In the luminous galleries of London's Serpentine North, visitors encounter something at once ancient and unprecedented. "The Call," a beguiling exhibition by artists Holly Herndon and Mat Dryhurst, occupies an ambiguous space between technological experiment, communal performance, and spiritual contemplation. It is art about artificial intelligence that insists, counterintuitively, upon its own humanity.
Herndon and Dryhurst, known widely for their boundary-pushing explorations of AI, music, and digital culture, have long treated technological evolution not as an inevitability but as an instrument for collective empowerment. With "The Call," their most ambitious collaboration yet, the duo draws upon a profoundly human tradition: choral singing. Through the collective power of voice, they suggest, we might reclaim agency over a technology that often seems alien and distant.
"If all media is training data, including art, let’s turn the production of training data into art instead," the artists propose. This simple yet provocative idea anchors the exhibition, placing visitors within the tangible processes of machine learning, not as passive spectators but as active participants.
Inside the exhibition, visitors navigate a triptych of carefully constructed spaces, each symbolizing a distinct stage in the AI process—computation, data collection, and model interaction. In the first room, titled "The Hearth," a sculptural installation of GPU fans arranged like an organ whirs quietly, cooling powerful processors while simultaneously performing compositions by the artists. The striking brass engravings adorning this instrument depict scenes reminiscent of religious iconography, hinting at the ritualistic nature the artists envision for the creation of AI.
Next is "The Wheel," a dazzling chandelier-like apparatus inspired by elaborate medieval fixtures, suspended dramatically in the South Powder Room. Here, ambisonic microphones once meticulously captured the rich, varied voices of choirs from across the United Kingdom. The artists embarked on an ambitious and expansive field-recording project—visiting fifteen choirs from England, Scotland, Wales, and Northern Ireland—evoking Alan Lomax's storied ethnographic journeys across America’s musical landscape. Their recordings form a uniquely diverse dataset, replete with the idiosyncrasies, textures, and timbres that AI typically erases or overlooks. "The Songbook," composed specifically for this project, borrows from the 18th-century Sacred Harp singing tradition and serves as both practical tool and poetic invocation: "The music isn't in this songbook," it declares, "it’s inside you."

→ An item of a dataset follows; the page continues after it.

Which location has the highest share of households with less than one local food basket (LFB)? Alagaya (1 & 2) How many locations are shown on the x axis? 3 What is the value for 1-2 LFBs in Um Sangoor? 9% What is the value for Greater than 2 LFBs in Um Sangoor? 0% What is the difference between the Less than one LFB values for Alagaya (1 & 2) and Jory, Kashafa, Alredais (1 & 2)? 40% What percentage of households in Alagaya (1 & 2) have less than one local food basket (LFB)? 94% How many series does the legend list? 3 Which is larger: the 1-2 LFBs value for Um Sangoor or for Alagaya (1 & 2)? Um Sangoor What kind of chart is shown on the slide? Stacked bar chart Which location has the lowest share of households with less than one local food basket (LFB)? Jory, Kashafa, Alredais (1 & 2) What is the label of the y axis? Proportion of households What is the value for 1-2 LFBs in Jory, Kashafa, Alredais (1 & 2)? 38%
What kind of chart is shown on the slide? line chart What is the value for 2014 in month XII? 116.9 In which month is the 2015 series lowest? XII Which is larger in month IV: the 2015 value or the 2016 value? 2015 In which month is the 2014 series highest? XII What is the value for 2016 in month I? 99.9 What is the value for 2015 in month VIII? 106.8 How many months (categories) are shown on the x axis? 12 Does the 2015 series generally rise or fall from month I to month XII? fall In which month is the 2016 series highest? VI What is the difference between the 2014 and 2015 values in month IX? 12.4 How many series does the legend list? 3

The culminating space, "The Oratory," invites visitors to engage directly with the AI model trained upon these choral recordings. Singers enter individually, contributing their voice to an ongoing, ever-evolving chorus. The resulting sounds, harmonized and synthesized by the AI, resonate throughout the gallery—both haunting and profoundly moving. Yet notably, the artists have explicitly refrained from recording visitor contributions, emphasizing participation over extraction. Here, AI is neither voyeur nor parasite; it exists as an amplifier of human expression, connecting individual experiences to something timeless and collective.

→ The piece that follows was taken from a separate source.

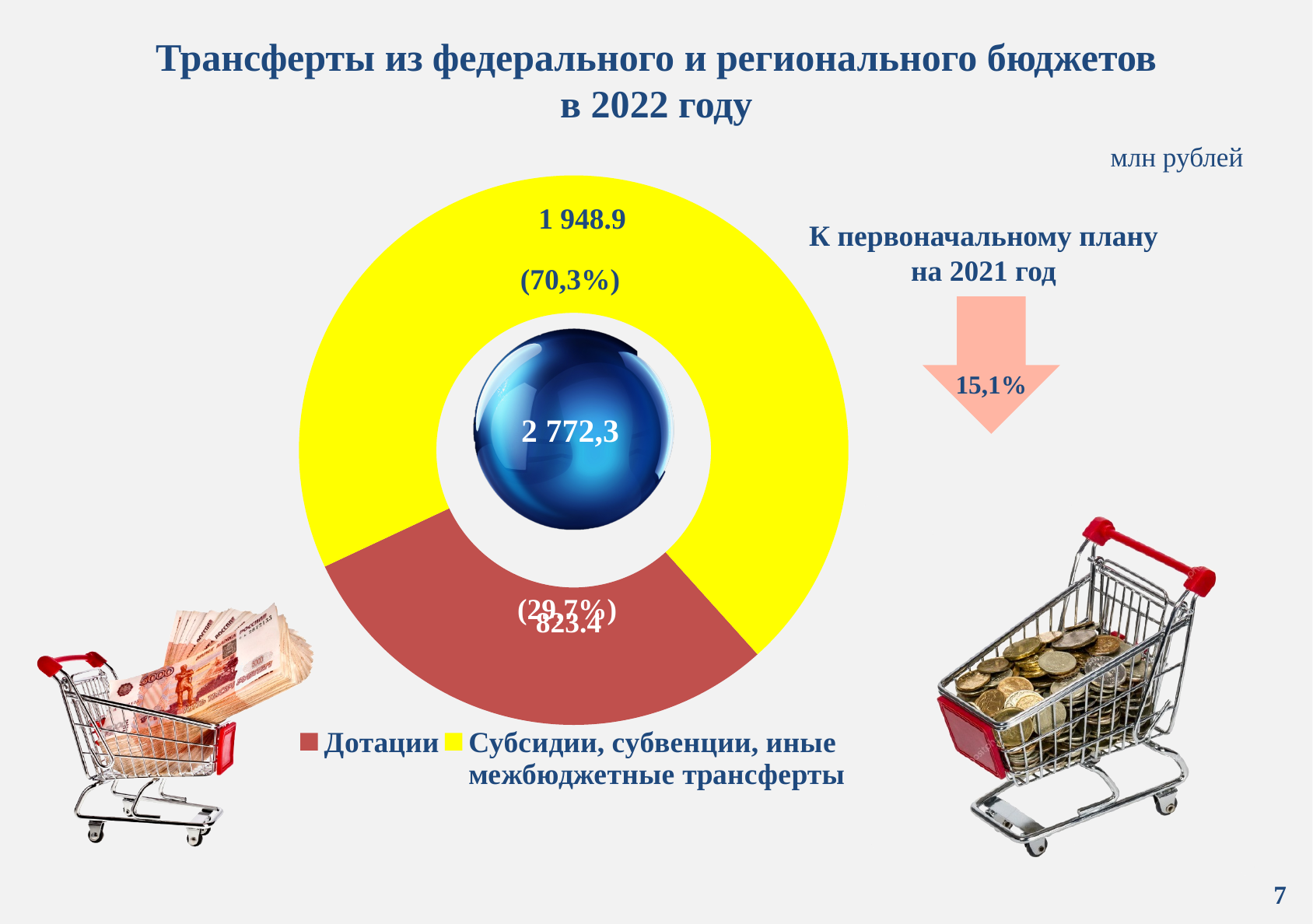
In what units are the chart values given? млн рублей How many categories does the chart show? 2 What is the value for Дотации? 823.4 What share of the total do Субсидии, субвенции, иные межбюджетные трансферты make up? 70,3% Which is larger: Дотации or Субсидии, субвенции, иные межбюджетные трансферты? Субсидии, субвенции, иные межбюджетные трансферты What is the value for Субсидии, субвенции, иные межбюджетные трансферты? 1 948.9 What kind of chart is shown on the slide? doughnut (pie) chart What total value is shown in the centre of the chart? 2 772,3 What share of the total do Дотации make up? 29,7% What colour is the Дотации slice? red Which category is the largest in the chart? Субсидии, субвенции, иные межбюджетные трансферты Which category is the smallest in the chart? Дотации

Running parallel to this exhibition is an equally groundbreaking initiative: the Data Trust Experiment. Initiated in collaboration with the Serpentine’s Future Art Ecosystems team, this project addresses critical questions surrounding data governance. Choir participants actively co-create the policies that determine how their recordings—fundamental training data—will be used, shared, and protected. This novel approach introduces the concept of collective data rights into the public discourse, providing a blueprint for ethically navigating an increasingly complex digital ecosystem.
But perhaps what distinguishes "The Call" most clearly is its insistence on ritual. Herndon and Dryhurst perceive AI not simply as technological machinery but as part of an ongoing, human-led tradition of meaning-making. Influenced aesthetically by liturgical art—brass engravings, choral arrangements, and symbolic imagery—the exhibition proposes a provocative thought experiment: could the training of AI become a new cultural ritual, one that grounds technology within communal ethics and aesthetic experience?
This question resonates deeply within the exhibition’s perimeter, where another groundbreaking piece, "Linked Diffusion," plays. The artists have used their own proprietary AI models trained on the choral data to create multichannel sonic compositions. These sounds hover, spectral and wordless, inviting contemplation on the nature of voice itself—neither wholly human nor entirely machine, but an uncanny fusion somewhere between.
The exhibition provides a framework through which technology, so frequently cast as isolating, might become profoundly connective. Here, AI ceases to be something external to humanity, becoming instead a continuation of our oldest traditions—of gathering, singing, and sharing in creation.